運送業許可更新の条件を専門家が予想!

相談者様

 

トラック運送業の許可が更新制になるって本当ですか?

行政書士

 

はい、まだ正式に決定したわけではないですが、そのような動きがあることは間違いありません。

相談者様

 

更新制になったら、今後どのような手続きがあるんでしょうか?

行政書士

 

そうですね、現段階ではまだ内容が発表されていないので何ともいえませんが、更新条件を予想することはできるのでこちらの記事で解説します。

 

 

運送業許可更新制度の概要

令和7年4月17日、自民党がトラック運送業許可の5年更新制の改正案をまとめました。

 

この法案が審議の結果成立すれば、トラック運送業の許可である一般貨物自動車運送業許可は更新制となり、一定期間(おそらく5年)ごとに許可を受け直さなければならなくなります。

 

実はトラック運送業だけでなく、一般貸切旅客自動車運送業許可(貸切バス許可)や産業廃棄物収集運搬許可も5年ごとの更新制を導入しています。

 

特に貸切バスの更新許可は、トラックと同じ運輸局管轄による審査のため、トラック運送業の更新制度は貸切バスの更新制度と似た内容になることが予想されます。

 

今回の記事では、貸切バスの更新許可の条件をもとに、トラック運送業の許可更新の条件を予想していきます。

 

許可更新の条件予想

まずは、更新許可を先に導入している貸切バスの許可更新の条件を見ていきましょう。

========

— 実施する課題 —
1: 運送業許可更新の記事から次の一文を英語に訳してください。「実はトラック運送業だけでなく、一般貸切旅客自動車運送業許可(貸切バス許可)や産業廃棄物収集運搬許可も5年ごとの更新制を導入しています。」
2: 運送業許可更新の記事を、最後の文の次から書き継いでください。

— データ行 —
========

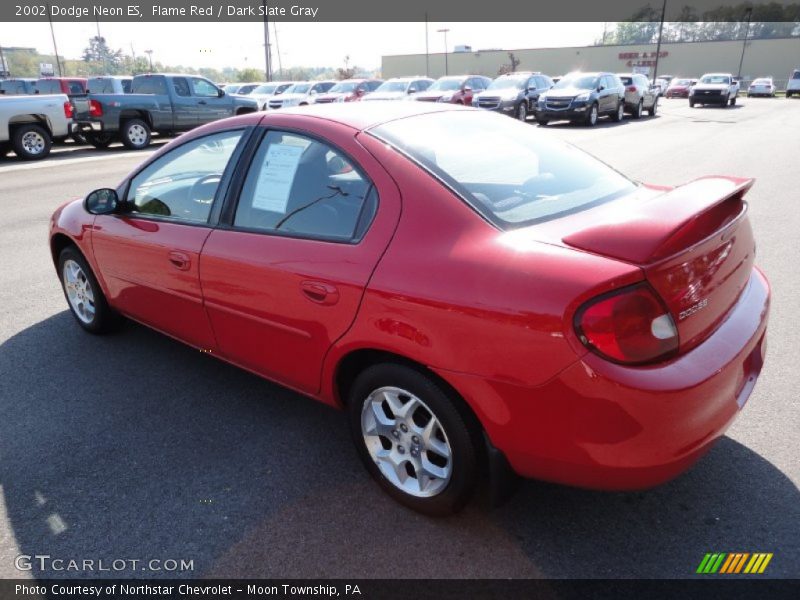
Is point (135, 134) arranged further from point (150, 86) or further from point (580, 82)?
point (580, 82)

========

— 想定される回答 —
1: In fact, not only the trucking business, but also the general chartered passenger motor vehicle transportation business license (chartered bus license) and the industrial waste collection and transportation license have introduced a renewal system every five years.

2:
原則として、下記の①~⑦の項目に当てはまらない事

 

  1. 事業収支見積書について計画期間中、毎年連続で赤字となっている場合
  2. 許可を申請する年の直近1事業年度において事業者の財務状況が債務超過であり、かつ直近3事業年度の収支が連続で赤字である場合
  3. 審査基準公示(平成14年1月31日付 中運局公示第264号)1.(9)①(ハ)~(ヌ)に定める安全投資に係る費用(修繕費、適性診断等の費用)について所要の単価を下回る単価に基づく収支見積りとなっている場合
  4. 最低賃金法に基づく地域別最低賃金以上の賃金が支払われていない場合
  5. 社会保険(健康保険・厚生年金保険)及び労働保険(雇用保険・労災保険)については、申請日の直近1年分の保険料の納付の確認ができない場合
  6. 前回許可時から更新申請時までの間に、行政処分(輸送施設の使用停止処分以上、又は使用制限(禁止)の処分)を受けたのち、認定された実施機関(別紙)による運輸安全マネジメント評価を受けていない場合
  7. 前回許可時から更新申請時までの間に毎年連続して、道路運送法等の違反により、行政処分(輸送施設の使用停止処分以上、又は使用制限(禁止)の処分)を受けている場合

 

こちらをトラック運送業に当てはめて、より分かりやすく表現すると下記のような形になると思います。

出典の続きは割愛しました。